Dynamic Memory Compression (DMC) is a method for on-line key–value cache compression at inference time. It is designed to address the memory limitations of large language models (LLMs) by compressing the conversation state adaptively. DMC is a simple way to compress the key–value (KV) cache during inference without incurring a performance drop.

How Does DMC Work?

DMC works by teaching pre-existing LLMs to adaptively compress the conversation state. This is achieved through a process called retrofitting, which involves training the model on a negligible percentage of the original data. The model learns to apply different compression ratios in different heads and layers, allowing it to compress the conversation state without sacrificing performance.

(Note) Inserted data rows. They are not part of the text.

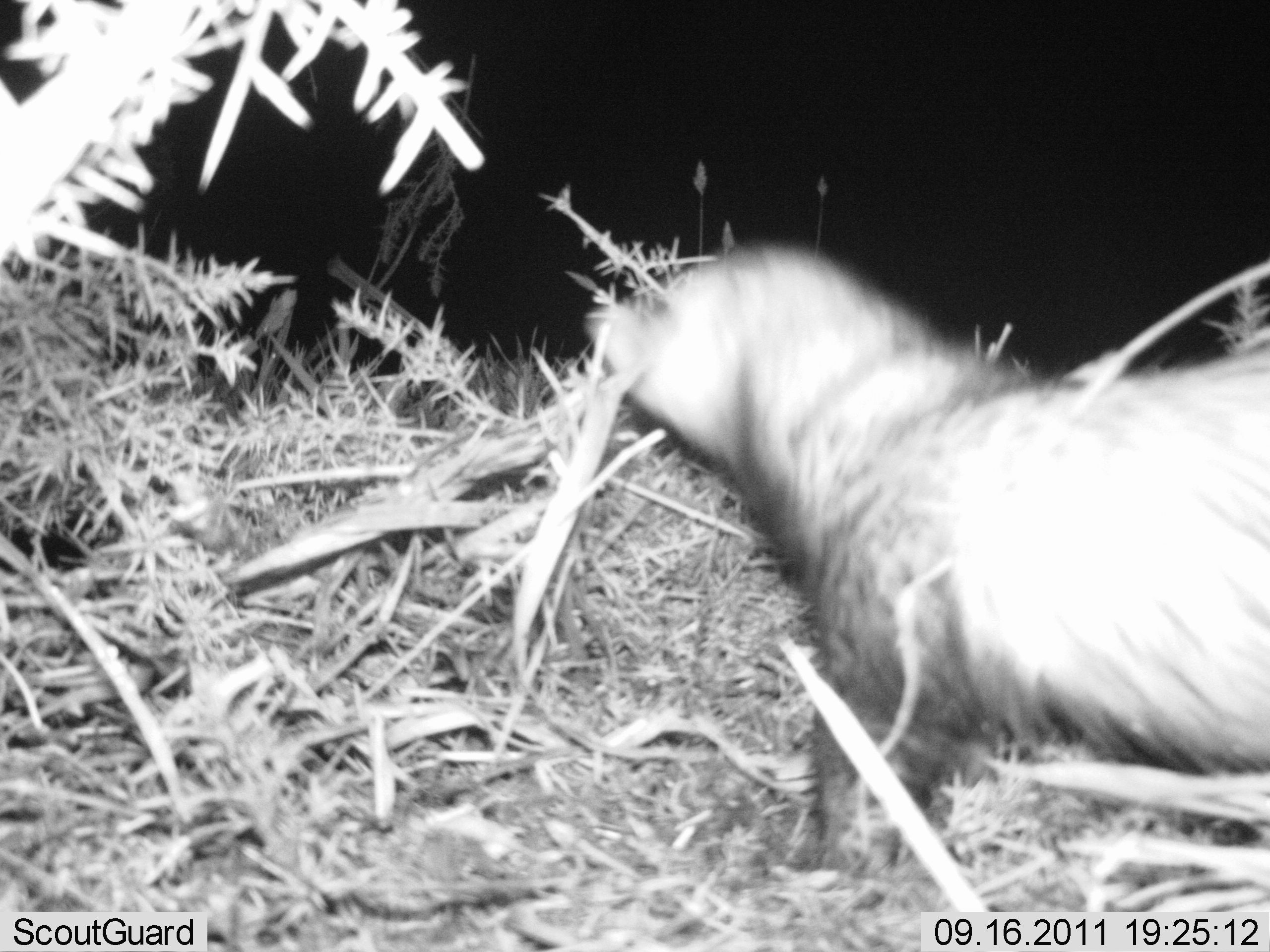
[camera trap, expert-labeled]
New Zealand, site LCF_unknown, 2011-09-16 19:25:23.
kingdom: Animalia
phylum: Chordata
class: Mammalia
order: Carnivora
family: Mustelidae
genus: Mustela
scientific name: Mustela furo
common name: ferret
Ferret (Mustela furo).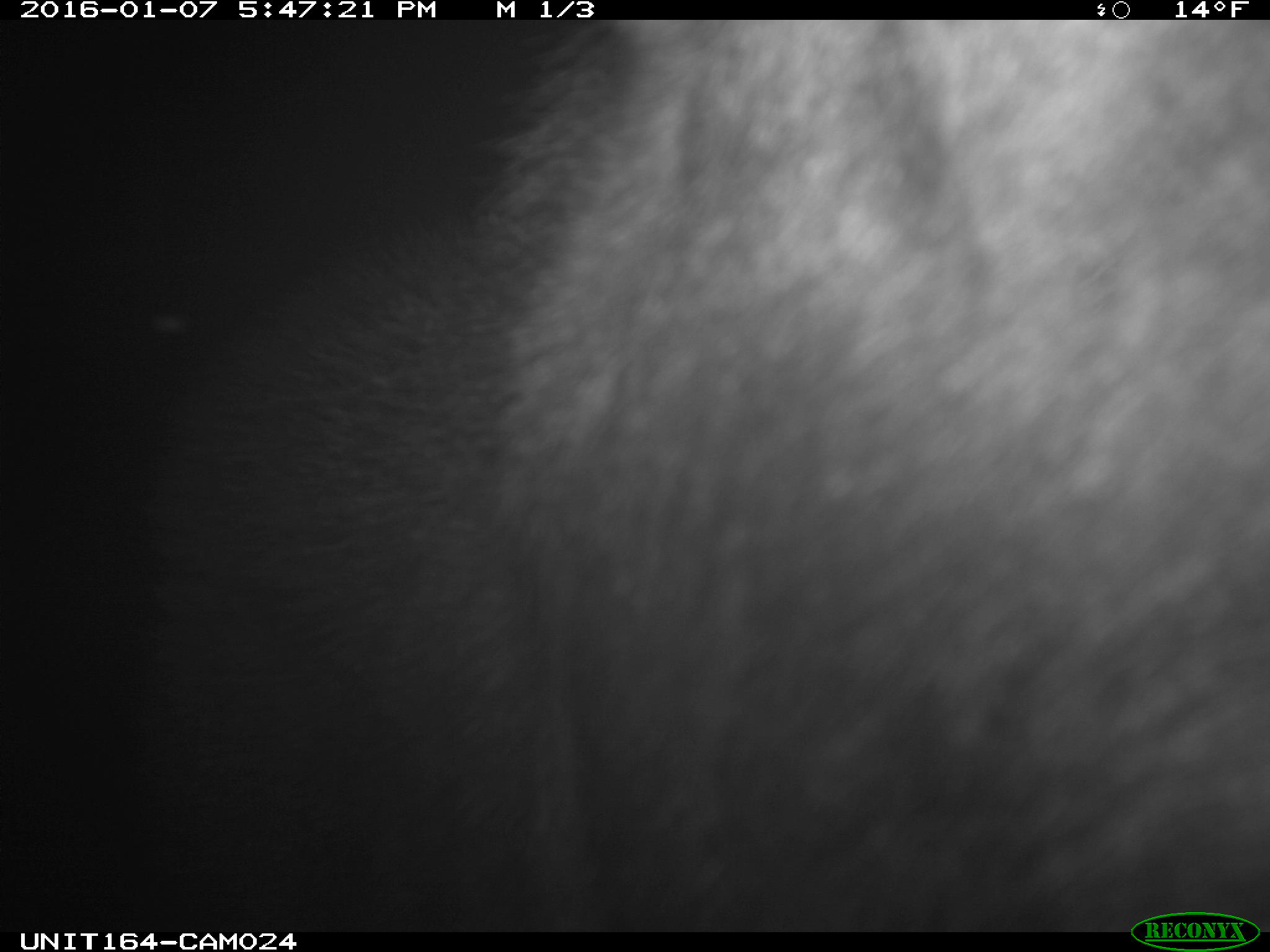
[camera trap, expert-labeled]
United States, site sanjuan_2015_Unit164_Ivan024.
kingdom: Animalia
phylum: Chordata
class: Mammalia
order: Artiodactyla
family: Cervidae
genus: Alces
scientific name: Alces alces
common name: moose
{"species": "Alces alces (moose)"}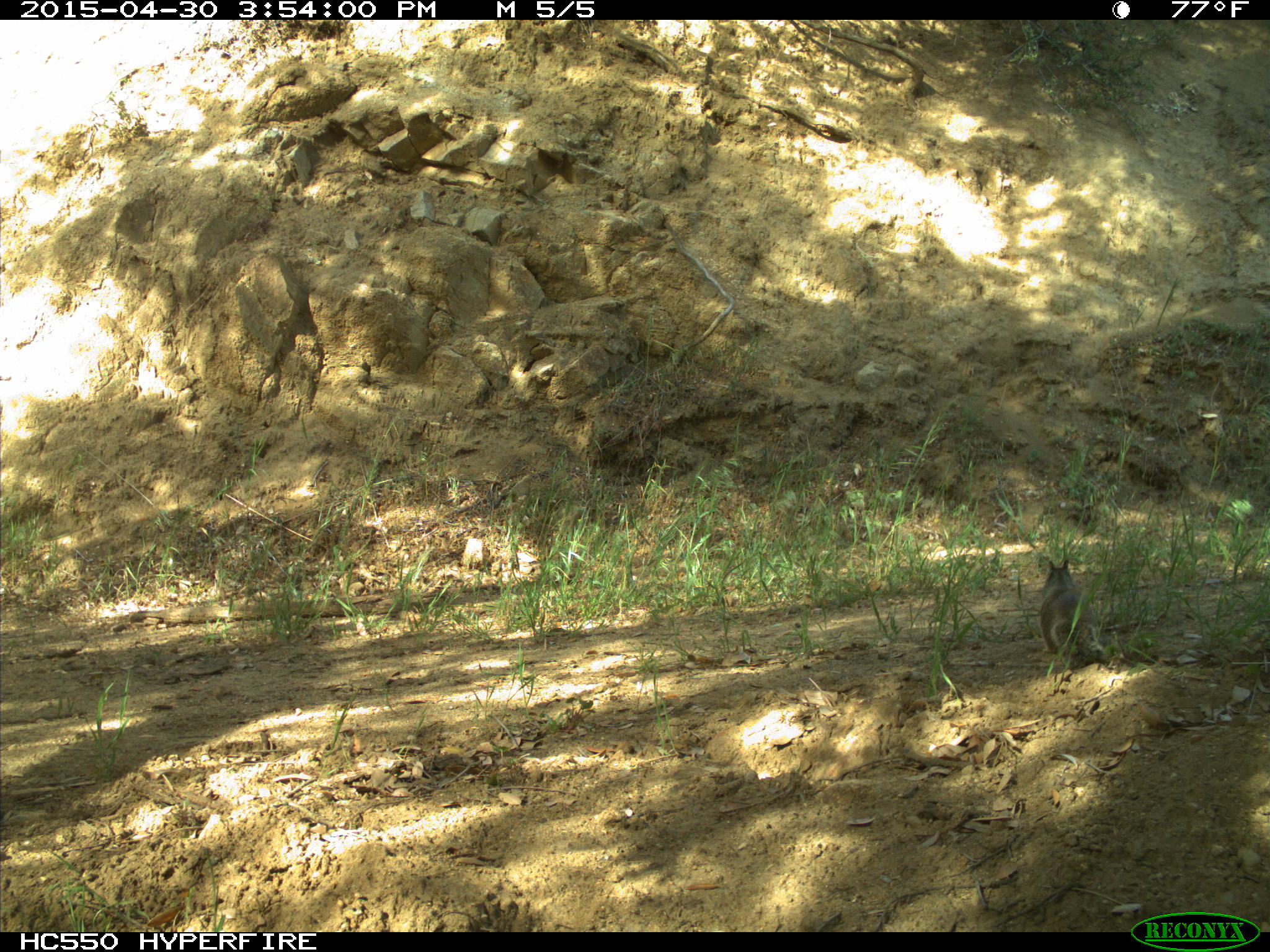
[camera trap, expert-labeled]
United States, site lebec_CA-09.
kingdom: Animalia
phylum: Chordata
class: Mammalia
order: Rodentia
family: Sciuridae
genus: Otospermophilus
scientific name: Otospermophilus beecheyi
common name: california ground squirrel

The compression process is based on a decision variable that determines whether to append or merge new key–value pairs with the existing cache. This decision is made separately for each token, layer, and head, allowing the model to adaptively compress the conversation state.

Benefits of DMC

DMC offers several benefits, including:

  • Improved Throughput: DMC can increase the throughput of LLMs by up to 700% by compressing the conversation state and freeing up memory.
  • Reduced Latency: DMC can reduce the latency of LLMs by allowing them to process more tokens at a time.
  • Longer Sequences: DMC enables LLMs to handle longer sequences without exhausting memory, making them more suitable for applications that require generating long sequences of tokens.
  • Preserved Performance: DMC preserves the original downstream performance of LLMs, even at high compression rates.

Results

The results of DMC are impressive, with the technology achieving a performance comparable to vanilla models on various downstream tasks, including factuality, common-sense question answering, and coding. The results are summarized in the following tables:

Model Compression Rate MMLU (Factuality) Common-Sense QA HumanEval (Coding)
Llama-2-7B 1x 44.6 70.5 14.0
Llama-2-7B 4x 44.2 70.2 16.5
Llama-2-7B 8x 41.8 70.1 16.5
Llama-2-13B 1x 54.5 73.5 17.5
Llama-2-13B 4x 54.2 73.2 22.0
Llama-2-13B 8x 52.1 73.3 21.3
Model Compression Rate MMLU (Factuality)
Llama-2-7B + DMC 4x 4x 44.2
Llama-2-7B + DMC 4x (8-bit quantization) 4x 44.6
Llama-2-7B + DMC 8x 8x 41.8
Llama-2-7B + DMC 8x (8-bit quantization) 8x 41.7

Conclusion

Dynamic Memory Compression (DMC) is a game-changing technology that enhances the efficiency of large language models (LLMs). By compressing the conversation state adaptively, DMC allows LLMs to handle longer sequences without exhausting memory, leading to significant improvements in throughput and latency. With its ability to preserve the original downstream performance of LLMs, DMC is an essential tool for anyone working with LLMs. Whether you’re a researcher, developer, or practitioner, DMC is a technology that you can’t afford to ignore.